Colorado can do better by its residents, Speaker of the House Andrew Romanoff said Saturday in Craig.
Romanoff discussed Referenda C and D with about 30 people at Craig City Park. The speaker is traveling the state touting C and D before the November election.
He said the referenda are the most important issues facing the state.
"This is the most important debate the state will have in the next decade," Romanoff said.
Referendum C would allow lawmakers to keep an estimated $3.7 billion in tax revenues during the next five years that otherwise would be returned to taxpayers under the Taxpayers Bill of Rights (TABOR).
Referendum D is a bond for capital investments.
The bond would be paid off in part with 10 percent of the money from Referendum C. If Referendum C fails, so does D, but C can pass without D.

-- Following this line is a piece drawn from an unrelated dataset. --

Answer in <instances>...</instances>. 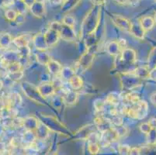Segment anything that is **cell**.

The recession that hit the state after Sept. 11 and the wildfires of 2002, combined with revenue restrictions imposed on legislators by TABOR, left the state with a fiscal crisis, Romanoff said.
"C and D will help us fix that problem," Romanoff said.
He said the referenda are not a tax increase, though opponents believe they are.
"We can (accomplish our goals) just with the money we are already collecting," Romanoff said.
The TABOR refunds that voters would forego if the referenda pass would cost about $100 per taxpayer over the next five years, Romanoff said.
The referenda will help the state attract employers and high-paying jobs by improving higher education, he said.
Romanoff said he has talked to business leaders who say they will move their operations to other states where higher education is a priority.
"Northwest Colorado and the rest of our state lose when we don't keep up with those other states," Romanoff said.
About 30 percent of Referendum C's $3.7 billion would go to community colleges and state colleges. Referendum D will pump $50 million into higher education for capital projects.
Referenda C and D also will put money into K-12 education, health care and roads.
Romanoff said the referenda are particularly important for roads in rural Colorado. Metro Denver already has major transportation projects, Romanoff said, but rural areas need the projects from C and D.
If the referenda pass, roughly $5 million will go toward two sections of highway in Moffat County -- widening Colorado Highway 13 near the Wyoming border and resurfacing U.S. Highway 40 near Maybell.
Craig City Councilman Terry Carwile invited Romanoff to speak in Craig. Carwile, who also supports C and D, said afterward he was happy with Romanoff's comments.